Focusing on the formation of His disciples, Jesus guides them to close the gap between their thinking and His, just like the difference between His direction and theirs. Jesus is all intent in fulfilling His mission of self-offering for the good of others, while His disciples are quarreling among themselves over their imagined respective eminences (Mark 9:30-37).
Jesus walks toward calvary
It is now the second time that Jesus announced to His followers His approaching passion and death, thus revealing his fundamental awareness which, though frightening, He would not suppress. Nothing could deter Him from it, as we saw last Sunday in His rebuke to Peter who thought of dissuading Him about it. “Get behind Me, Satan! You are thinking not as God does, but as human beings do” (Mark 8:33). God is love and mercy, and God thinks of the liberation of sinful humanity from evil and of being in communion with Him. And Jesus thinks as His Father does. God so loved the world He gave us His only Son; Jesus so loves humanity He willingly offers Himself for us.

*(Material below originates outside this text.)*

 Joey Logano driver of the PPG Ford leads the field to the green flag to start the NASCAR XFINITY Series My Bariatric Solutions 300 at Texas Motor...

Jesus was determined to move on to fulfill His Father’s will; that was what He came for. He wanted Peter and the other disciples to “get behind” Him on this, to follow Him and not be going their different way. Doing the Father’s will is non-negotiable; obedience to the Father is primary. It is the greatest commandment, and Jesus would tell them about it as often as necessary and teach them to accept it. That is what distinguishes Jesus from anybody else, His total and absolute fidelity to God. That is His way, and it must be the way for His followers, too, if they are to be with Him in the reign of God.
The disciples’ direction
The disciples could not at first understand Jesus talking so-matter-of-fact about His being rejected and put to death. And they were too afraid to question Jesus about it. They seemed to be walking out of step with Him, in their own direction. In fact, they were fighting with each other as to who among them was the greatest; they were really more taken up by their personal ambitions and interests, as humans ordinarily are and think. Power and comfort, wealth and glory so often fill human thoughts and define our consciousness. To be behind Jesus and following His steps and going His way is different.

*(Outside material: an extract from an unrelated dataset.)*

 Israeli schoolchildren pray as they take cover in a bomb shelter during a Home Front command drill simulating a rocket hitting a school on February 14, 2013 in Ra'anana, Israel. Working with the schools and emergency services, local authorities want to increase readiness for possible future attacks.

Jesus earlier told His disciples that anyone who wishes to follow Him must deny oneself and take up one’s cross. Self-seeking stands radically opposite to being truly self-denying and being there for others in self-sacrifice. In a world of egoism where “selfie” can go all the way and one lives for oneself only, the necessary conversion to Jesus or “turning around” means nothing short of divesting oneself of what the world thinks are components of being the greatest or greater or, at least, great. Met with the embarrassed silence of His disciples when He confronted them with their petty self-interests, Jesus must have silently stepped outside the house to return back leading a child to be set in their midst. The way of the world can be symbolized by the treatment a child gets from self-centered people. A child’s littleness and weakness is very tempting for abuse and maltreatment, as have been terribly happening even in our communities. Or the neediness of a child can summon God-like compassion from us in the way of Jesus.
Alálaong bagá, receiving a child with love and being there for a child means becoming last, because the child with its needs comes first. Children can summon the best out of us and we grow in caring for them, as we transcend our own pettiness and self-preoccupation. It illustrates what Jesus teaches us, “If anyone wishes to be first, he shall be the last and the servant of all.” Being ready to be the last and the servant means conforming ourselves to Jesus and being in-step with Him, who walked up to Calvary to empty Himself for our sake.